### PROVIDED ENTRIES
........

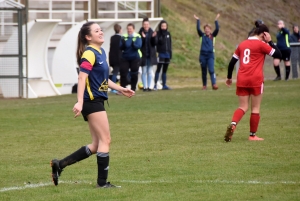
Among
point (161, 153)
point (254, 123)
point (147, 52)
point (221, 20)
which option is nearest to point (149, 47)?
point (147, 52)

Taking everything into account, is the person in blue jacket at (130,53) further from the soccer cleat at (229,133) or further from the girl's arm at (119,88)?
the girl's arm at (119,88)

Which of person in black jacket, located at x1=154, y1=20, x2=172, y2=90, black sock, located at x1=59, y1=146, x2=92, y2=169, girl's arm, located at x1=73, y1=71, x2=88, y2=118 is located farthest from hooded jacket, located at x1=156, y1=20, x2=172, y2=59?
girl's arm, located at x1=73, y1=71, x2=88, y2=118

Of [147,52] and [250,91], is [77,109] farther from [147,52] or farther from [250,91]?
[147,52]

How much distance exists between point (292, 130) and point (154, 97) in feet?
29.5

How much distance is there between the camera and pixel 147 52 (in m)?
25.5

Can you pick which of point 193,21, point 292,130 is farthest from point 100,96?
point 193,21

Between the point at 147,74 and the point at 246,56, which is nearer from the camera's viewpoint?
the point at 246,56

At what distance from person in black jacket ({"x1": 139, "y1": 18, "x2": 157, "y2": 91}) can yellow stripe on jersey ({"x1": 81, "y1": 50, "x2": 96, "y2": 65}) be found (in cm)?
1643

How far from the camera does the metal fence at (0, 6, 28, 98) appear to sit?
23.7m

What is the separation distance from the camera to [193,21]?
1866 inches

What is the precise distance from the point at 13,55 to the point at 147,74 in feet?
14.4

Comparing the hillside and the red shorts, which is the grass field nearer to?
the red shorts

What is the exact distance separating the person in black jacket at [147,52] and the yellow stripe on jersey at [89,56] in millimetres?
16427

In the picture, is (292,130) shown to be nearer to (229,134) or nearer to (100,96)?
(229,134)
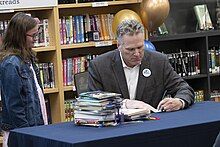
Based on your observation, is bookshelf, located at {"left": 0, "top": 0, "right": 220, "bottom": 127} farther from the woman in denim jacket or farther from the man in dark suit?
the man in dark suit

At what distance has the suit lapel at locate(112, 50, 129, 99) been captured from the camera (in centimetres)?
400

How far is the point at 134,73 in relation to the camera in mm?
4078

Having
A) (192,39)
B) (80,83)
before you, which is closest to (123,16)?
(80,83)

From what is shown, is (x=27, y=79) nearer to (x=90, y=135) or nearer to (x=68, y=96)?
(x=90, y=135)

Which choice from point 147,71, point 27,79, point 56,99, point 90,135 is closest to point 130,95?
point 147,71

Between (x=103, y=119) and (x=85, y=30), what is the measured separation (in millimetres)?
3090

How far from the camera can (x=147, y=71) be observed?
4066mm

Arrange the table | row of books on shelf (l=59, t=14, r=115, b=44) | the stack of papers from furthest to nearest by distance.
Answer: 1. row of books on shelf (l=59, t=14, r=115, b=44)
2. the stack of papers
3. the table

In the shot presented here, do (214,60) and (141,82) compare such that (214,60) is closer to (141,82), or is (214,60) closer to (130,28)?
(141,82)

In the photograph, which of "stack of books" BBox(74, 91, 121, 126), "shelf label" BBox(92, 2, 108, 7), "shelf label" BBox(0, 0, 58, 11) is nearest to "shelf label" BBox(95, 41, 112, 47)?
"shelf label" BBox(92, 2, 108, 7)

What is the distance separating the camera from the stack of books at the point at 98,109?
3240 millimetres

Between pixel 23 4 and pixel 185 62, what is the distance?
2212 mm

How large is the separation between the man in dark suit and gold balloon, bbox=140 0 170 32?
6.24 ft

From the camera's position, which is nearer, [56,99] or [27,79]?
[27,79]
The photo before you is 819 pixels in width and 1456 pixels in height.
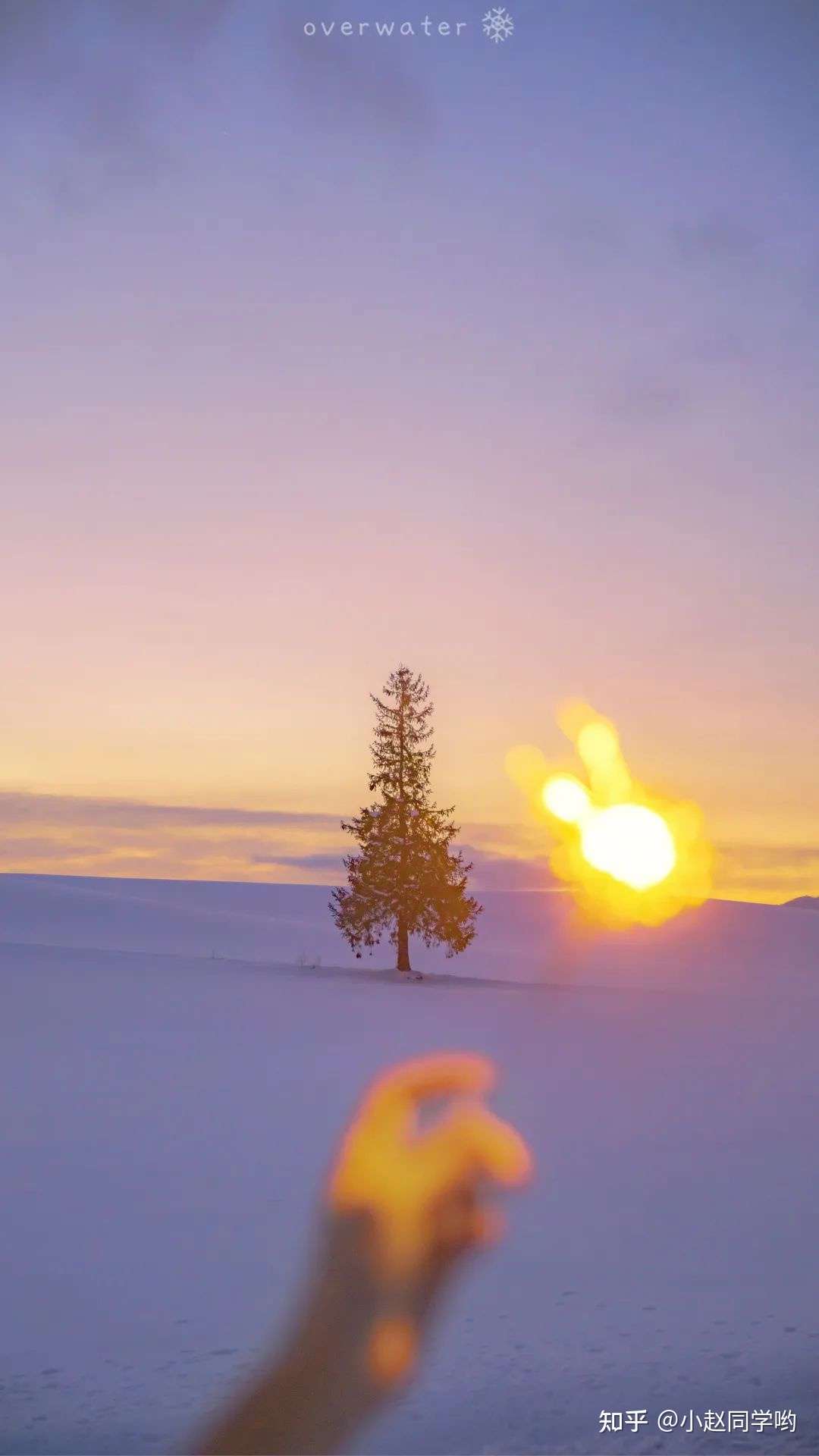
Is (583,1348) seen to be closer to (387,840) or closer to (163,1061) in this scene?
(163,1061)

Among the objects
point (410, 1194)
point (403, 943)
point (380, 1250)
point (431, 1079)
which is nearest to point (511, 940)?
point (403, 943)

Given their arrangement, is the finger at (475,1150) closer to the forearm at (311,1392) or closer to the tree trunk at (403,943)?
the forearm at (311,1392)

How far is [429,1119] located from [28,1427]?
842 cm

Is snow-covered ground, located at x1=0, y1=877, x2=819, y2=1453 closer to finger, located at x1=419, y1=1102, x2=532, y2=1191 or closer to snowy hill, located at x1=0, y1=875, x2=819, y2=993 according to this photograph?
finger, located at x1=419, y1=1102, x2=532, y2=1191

........

### TASK TO COMPLETE
Reproduce all of the material above word for word, omitting the pictures.

### SOLUTION TO THIS PROBLEM
Among
point (161, 153)
point (254, 123)
point (147, 52)
point (221, 20)
which option is nearest to point (149, 47)?
point (147, 52)

Taking everything into account, is the person in blue jacket at (130,53) further from the soccer cleat at (229,133) or further from the girl's arm at (119,88)?
the girl's arm at (119,88)

Which of person in black jacket, located at x1=154, y1=20, x2=172, y2=90, black sock, located at x1=59, y1=146, x2=92, y2=169, girl's arm, located at x1=73, y1=71, x2=88, y2=118 is located farthest from hooded jacket, located at x1=156, y1=20, x2=172, y2=59?
girl's arm, located at x1=73, y1=71, x2=88, y2=118

Of [147,52] and [250,91], is [77,109] farther from [147,52] or farther from [250,91]?
[147,52]

How much distance exists between point (292, 130) and point (154, 97) in feet?
29.5

How much distance is there between the camera and pixel 147 52 (in m)?
25.5

Can you pick which of point 193,21, point 292,130 is farthest from point 100,96?
point 193,21

Between the point at 147,74 and the point at 246,56, which is nearer from the camera's viewpoint?
the point at 246,56

At what distance from person in black jacket ({"x1": 139, "y1": 18, "x2": 157, "y2": 91}) can yellow stripe on jersey ({"x1": 81, "y1": 50, "x2": 96, "y2": 65}) be found (in cm)?
1643

How far from the camera does the metal fence at (0, 6, 28, 98) appear to sit?
23.7m

What is the separation distance from the camera to [193,21]?
1866 inches

What is the precise distance from the point at 13,55 to the point at 147,74 in feet?
14.4

Comparing the hillside and the red shorts, which is the grass field nearer to?
the red shorts

What is the exact distance separating the person in black jacket at [147,52] and the yellow stripe on jersey at [89,56] in millimetres?
16427

In the picture, is (292,130) shown to be nearer to (229,134) or nearer to (100,96)?
(229,134)
Based on your observation, is bookshelf, located at {"left": 0, "top": 0, "right": 220, "bottom": 127} farther from the woman in denim jacket or farther from the man in dark suit?
the man in dark suit

At what distance has the suit lapel at locate(112, 50, 129, 99) been captured from the camera (in centimetres)?
400

How far is the point at 134,73 in relation to the camera in mm?
4078

Having
A) (192,39)
B) (80,83)
before you, which is closest to (123,16)?
(80,83)

From what is shown, is (x=27, y=79) nearer to (x=90, y=135) or nearer to (x=68, y=96)?
(x=90, y=135)

Which choice from point 147,71, point 27,79, point 56,99, point 90,135 is closest to point 130,95?
point 147,71

Between (x=103, y=119) and (x=85, y=30), what is the measured separation (in millimetres)?
3090

How far from the camera can (x=147, y=71) be observed?
4066mm

Arrange the table | row of books on shelf (l=59, t=14, r=115, b=44) | the stack of papers from furthest to nearest by distance.
Answer: 1. row of books on shelf (l=59, t=14, r=115, b=44)
2. the stack of papers
3. the table

In the shot presented here, do (214,60) and (141,82) compare such that (214,60) is closer to (141,82), or is (214,60) closer to (130,28)?
(141,82)

In the photograph, which of "stack of books" BBox(74, 91, 121, 126), "shelf label" BBox(92, 2, 108, 7), "shelf label" BBox(0, 0, 58, 11) is nearest to "shelf label" BBox(95, 41, 112, 47)?
"shelf label" BBox(92, 2, 108, 7)

What is the distance separating the camera from the stack of books at the point at 98,109?
3240 millimetres

Between pixel 23 4 and pixel 185 62, what is the distance?
2212 mm

How large is the separation between the man in dark suit and gold balloon, bbox=140 0 170 32?
6.24 ft

From the camera's position, which is nearer, [56,99] or [27,79]?
[27,79]
The photo before you is 819 pixels in width and 1456 pixels in height.
Is (583,1348) seen to be closer to (387,840) or closer to (163,1061) in this scene?
(163,1061)

Among the objects
point (410, 1194)
point (403, 943)
point (380, 1250)
point (431, 1079)
which is nearest to point (511, 940)?
point (403, 943)

Given their arrangement, is the finger at (475,1150) closer to the forearm at (311,1392) or closer to the tree trunk at (403,943)?
the forearm at (311,1392)

How far is [429,1119] located from [28,1427]?
842 cm

Is snow-covered ground, located at x1=0, y1=877, x2=819, y2=1453 closer to finger, located at x1=419, y1=1102, x2=532, y2=1191 or closer to snowy hill, located at x1=0, y1=875, x2=819, y2=993 according to this photograph?
finger, located at x1=419, y1=1102, x2=532, y2=1191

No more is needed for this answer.